One of the most well-replicated neuroimaging findings in FHP individuals is abnormal amygdala volume. Several studies have found that FHP individuals have smaller amygdala than FHN individuals,9,53 whereas other studies found this difference only in the right amygdala.15,54 Smaller amygdala have been detected as early as childhood54 and persist after matching for IQ and socioeconomic status.15
Genetic research links family history with amygdala volume.
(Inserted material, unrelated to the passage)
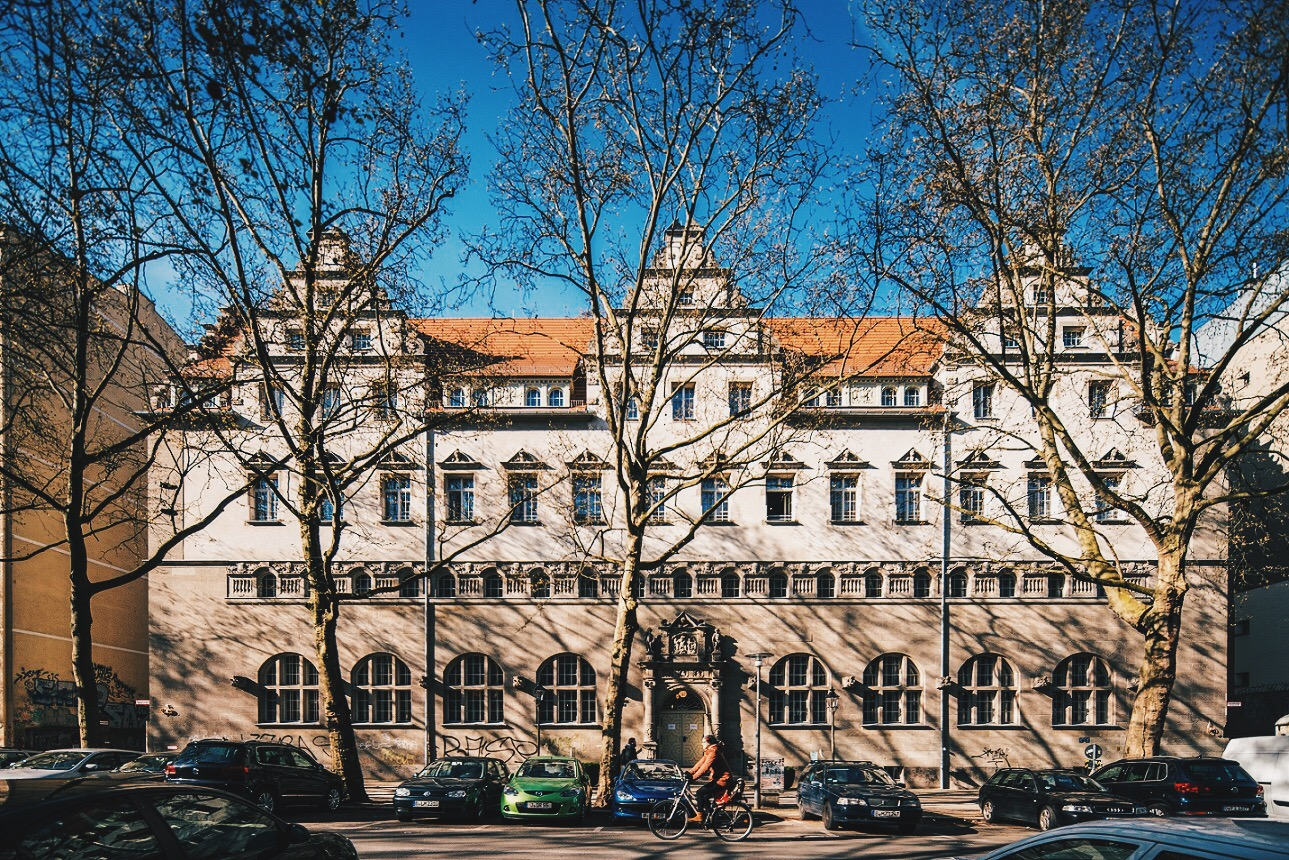 Travel Review: Hotel Oderberger Berlin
HR children who carry the short allele of 5-HTTLPR, a serotonin transporter gene implicated in alcohol dependence risk,55 had the smallest amygdala volumes compared to long allele and LR counterparts.53 The authors hypothesized that smaller amygdala volumes are a result of stressful childhood experiences, as family cohesion predicted larger amygdalas, and that those who had short alleles were most vulnerable to environmental influences.53 However, some evidence suggests that smaller amygdala volumes are the result of a developmental lag rather than a static difference between FHP and FHN individuals. Sjoerds et al.56 found no differences in amygdala volumes in an adult sample, and Benegal et al.54 found that family history-related brain differences were most prominent in the younger participants in the study.
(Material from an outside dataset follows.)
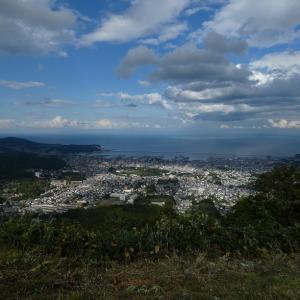 道内小旅行 その2 天狗山からの眺め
Given that most studies that identified differences in amygdala volume examined adolescents and emerging adults,15,53,54 longitudinal research is needed to determine if the amygdala shows a different pattern of development in FHP versus FHN individuals and whether stressful experiences, rather than FHP, are a better predictor of amygdala volumes. Smaller amygdalas are related to increased aggression in adulthood57; however, it is unclear if this applies to children. Task-related fMRI research suggests the altered amygdala may lead to increased risk-taking, which will be discussed later.
NAcc and other basal ganglia structures.
Several structures within the basal ganglia have been examined in relation to family history of AUD, with NAcc being of particular interest. Greater FH density has been linked to increased NAcc volumes in adolescent, alcohol-naive females but not males;58 however, other studies have demonstrated no differences in NAcc volumes.17
Because the NAcc is associated with reward reactivity, possible volumetric differences in females may indicate altered responsivity to rewards. While volumetric differences in other basal ganglia structures such as the caudate,9,53,54 globus pallidus,9 or putamen9 have not been found, differences in dopamine receptor availability between FHP and FHN individuals have been identified. Specifically, FHP non-alcohol-dependent adult drinkers have more dopamine (D2/D3) receptor availability in the right ventral striatum, posterior caudate, and anterior putamen (areas associated with reward and motivation) than their FHN counterparts.10
Because these results were obtained from an adult sample of drinkers who had not developed an AUD despite elevated risk, the increased dopamine (D2/D3) receptor availability in basal ganglia structures may be a protective factor against developing an AUD for FHP individuals.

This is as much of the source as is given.